**RECORDS FOR THE TASK**
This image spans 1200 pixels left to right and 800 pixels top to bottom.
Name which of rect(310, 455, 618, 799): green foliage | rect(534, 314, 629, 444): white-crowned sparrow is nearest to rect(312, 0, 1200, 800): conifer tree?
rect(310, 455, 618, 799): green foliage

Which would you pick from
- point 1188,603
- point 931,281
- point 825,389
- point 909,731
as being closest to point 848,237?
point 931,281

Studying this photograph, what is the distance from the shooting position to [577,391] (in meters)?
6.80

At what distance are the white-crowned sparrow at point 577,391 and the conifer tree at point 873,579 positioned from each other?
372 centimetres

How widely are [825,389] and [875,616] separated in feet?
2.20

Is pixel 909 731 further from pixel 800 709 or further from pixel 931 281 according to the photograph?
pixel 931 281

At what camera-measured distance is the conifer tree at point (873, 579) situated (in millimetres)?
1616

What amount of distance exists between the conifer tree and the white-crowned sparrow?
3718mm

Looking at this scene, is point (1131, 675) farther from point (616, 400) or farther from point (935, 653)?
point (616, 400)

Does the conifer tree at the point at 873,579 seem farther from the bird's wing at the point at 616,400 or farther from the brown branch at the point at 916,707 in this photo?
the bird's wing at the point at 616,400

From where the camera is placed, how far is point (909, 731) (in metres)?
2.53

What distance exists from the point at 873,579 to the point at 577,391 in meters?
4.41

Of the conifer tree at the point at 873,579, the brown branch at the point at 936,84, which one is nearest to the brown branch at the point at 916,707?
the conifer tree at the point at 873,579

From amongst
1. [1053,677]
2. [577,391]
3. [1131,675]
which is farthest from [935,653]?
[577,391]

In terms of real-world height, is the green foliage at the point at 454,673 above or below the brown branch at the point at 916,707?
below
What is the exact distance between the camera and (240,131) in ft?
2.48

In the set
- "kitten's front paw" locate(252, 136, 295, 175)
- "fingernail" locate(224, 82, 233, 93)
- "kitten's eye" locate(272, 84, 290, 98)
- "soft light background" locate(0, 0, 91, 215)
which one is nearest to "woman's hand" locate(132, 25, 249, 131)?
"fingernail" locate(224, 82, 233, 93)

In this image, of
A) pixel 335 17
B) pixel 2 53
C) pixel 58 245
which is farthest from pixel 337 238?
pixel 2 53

**REQUEST**
Reproduce all of the material above word for word, line by line, without changing anything.

**WRITTEN RESPONSE**
This image spans 1200 pixels left to right and 800 pixels top to bottom.
Name which of rect(310, 455, 618, 799): green foliage | rect(534, 314, 629, 444): white-crowned sparrow is nearest to rect(312, 0, 1200, 800): conifer tree?
rect(310, 455, 618, 799): green foliage

Which would you pick from
- point 1188,603
- point 931,281
- point 825,389
- point 909,731
as being closest to point 848,237?
point 931,281

Studying this photograph, what is the distance from the shooting position to [577,391] (in meters)?
6.80

At what distance are the white-crowned sparrow at point 577,391 and the conifer tree at point 873,579 positioned from each other?
372 centimetres

How widely are [825,389] and [875,616] separated in feet?
2.20

Is pixel 909 731 further from pixel 800 709 or further from pixel 931 281 according to the photograph?
pixel 931 281

At what camera-measured distance is the conifer tree at point (873, 579) situated (in millimetres)?
1616

What amount of distance exists between the conifer tree and the white-crowned sparrow?
3718mm

Looking at this scene, is point (1131, 675) farther from point (616, 400) or farther from point (935, 653)?
point (616, 400)

Does the conifer tree at the point at 873,579 seem farther from the bird's wing at the point at 616,400 or farther from the brown branch at the point at 916,707 in this photo?
the bird's wing at the point at 616,400

From where the camera is placed, how far is point (909, 731) (in metres)?
2.53

What distance exists from the point at 873,579 to the point at 577,391 in meters?
4.41

Of the conifer tree at the point at 873,579, the brown branch at the point at 936,84, which one is nearest to the brown branch at the point at 916,707?
the conifer tree at the point at 873,579

From amongst
1. [1053,677]
2. [577,391]
3. [1131,675]
which is farthest from [935,653]?
[577,391]

In terms of real-world height, is the green foliage at the point at 454,673 above or below the brown branch at the point at 916,707?
below
What is the exact distance between the camera and (240,131) in ft?
2.48

In the set
- "kitten's front paw" locate(252, 136, 295, 175)
- "fingernail" locate(224, 82, 233, 93)
- "kitten's eye" locate(272, 84, 290, 98)
- "soft light background" locate(0, 0, 91, 215)
which one is nearest to "woman's hand" locate(132, 25, 249, 131)?
"fingernail" locate(224, 82, 233, 93)

In this image, of
A) pixel 335 17
B) pixel 2 53
C) pixel 58 245
which is farthest from pixel 337 238?
pixel 2 53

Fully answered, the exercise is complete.